Oral or Poster Presentation
Concurrent Session 2C - DOHaD
Introduction: In Canada, 8% of births are premature (<37 weeks) and 1.5% are very premature (<29 weeks). Preterm birth causes alterations in cardiovascular structure and function that persist into adulthood and are associated with increased risks for cardiovascular disease. Our lab and others report higher blood pressure (BP) in young adults born very preterm (PT) versus term-born controls (T). To this day, no study explored the effect of an intervention to lower BP in PT individuals. We designed the current study to test the hypothesis that physical activity will lower BP in our PT participants.
Methods: An interventional clinical trial (ClinicalTrials.gov ID: NCT03504215) evaluating the effect of a 14-week physical activity program. The program consists of two supervised 90 min. sessions/week and one 30 min. session/week at-home. Ambulatory 24h BP measures were acquired pre- and post-intervention. Results (median [interquartile range]) are compared by Wilcoxon signed-rank test.

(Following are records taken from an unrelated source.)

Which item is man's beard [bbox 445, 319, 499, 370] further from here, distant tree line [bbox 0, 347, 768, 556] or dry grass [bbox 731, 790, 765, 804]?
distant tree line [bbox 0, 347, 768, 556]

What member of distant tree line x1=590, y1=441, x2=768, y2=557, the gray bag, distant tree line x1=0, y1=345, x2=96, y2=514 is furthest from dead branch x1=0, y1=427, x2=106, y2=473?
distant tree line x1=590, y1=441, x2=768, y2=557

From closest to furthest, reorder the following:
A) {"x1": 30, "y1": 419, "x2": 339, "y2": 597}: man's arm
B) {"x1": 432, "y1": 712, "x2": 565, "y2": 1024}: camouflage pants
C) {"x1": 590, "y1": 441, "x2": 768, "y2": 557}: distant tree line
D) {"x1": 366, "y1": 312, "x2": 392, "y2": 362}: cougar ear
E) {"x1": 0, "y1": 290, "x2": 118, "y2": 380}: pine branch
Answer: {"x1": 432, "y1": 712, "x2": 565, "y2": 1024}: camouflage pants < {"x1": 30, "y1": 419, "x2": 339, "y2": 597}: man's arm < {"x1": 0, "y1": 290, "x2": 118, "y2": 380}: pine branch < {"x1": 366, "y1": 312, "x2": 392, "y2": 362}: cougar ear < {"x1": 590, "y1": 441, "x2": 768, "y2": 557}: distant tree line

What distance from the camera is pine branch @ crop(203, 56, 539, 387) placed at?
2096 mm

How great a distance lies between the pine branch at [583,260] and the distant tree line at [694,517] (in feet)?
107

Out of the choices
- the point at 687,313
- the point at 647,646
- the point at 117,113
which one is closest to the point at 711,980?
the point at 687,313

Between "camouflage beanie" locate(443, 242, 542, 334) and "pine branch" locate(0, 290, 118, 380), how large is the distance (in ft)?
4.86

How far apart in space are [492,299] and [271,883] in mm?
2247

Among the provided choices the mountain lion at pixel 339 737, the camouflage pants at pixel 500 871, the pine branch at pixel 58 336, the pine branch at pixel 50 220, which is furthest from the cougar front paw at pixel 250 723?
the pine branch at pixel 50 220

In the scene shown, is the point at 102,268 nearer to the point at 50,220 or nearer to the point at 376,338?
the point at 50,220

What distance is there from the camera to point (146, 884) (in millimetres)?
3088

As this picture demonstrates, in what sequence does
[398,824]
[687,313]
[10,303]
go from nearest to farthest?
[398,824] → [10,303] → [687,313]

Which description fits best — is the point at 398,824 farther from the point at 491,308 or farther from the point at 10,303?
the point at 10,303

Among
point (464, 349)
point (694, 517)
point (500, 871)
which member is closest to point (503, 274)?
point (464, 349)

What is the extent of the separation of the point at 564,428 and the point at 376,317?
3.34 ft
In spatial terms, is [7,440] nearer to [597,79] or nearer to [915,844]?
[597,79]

Results: We recruited 47 participants to this day, of which 28 (10 PT and 18 T, 60%) completed pre- and post-intention visits. There was no anthropometric differences pre- vs post-intervention in either group. Following the 14-week program, PT participants improved their mean 24h systolic BP (pre- vs post-intervention: 120 [110–125] vs 114 [107–120] mmHg, p=0,123) and had less systolic measures above the cut-offs (>130mmHg daytime, >110mmHg nighttime) for stage 1 hypertension (pre- vs post-intervention: 38% [6%–57%] vs 15% [6%–26%], p=0,064). Such differences were not observed for T participants (24h systolic BP: 112 [108–117] vs 113.5 [104.5–119] mmHg, p=0,581; systolic measures above cut-off: 9% [3%–25%] vs 12% [2%–30%], p=0,845).
Conclusion: These preliminary results show for the first time potential for improving BP in the PT population through exercise intervention. Results need to be confirmed by analysis of data from this clinical trial once recruitment has been completed.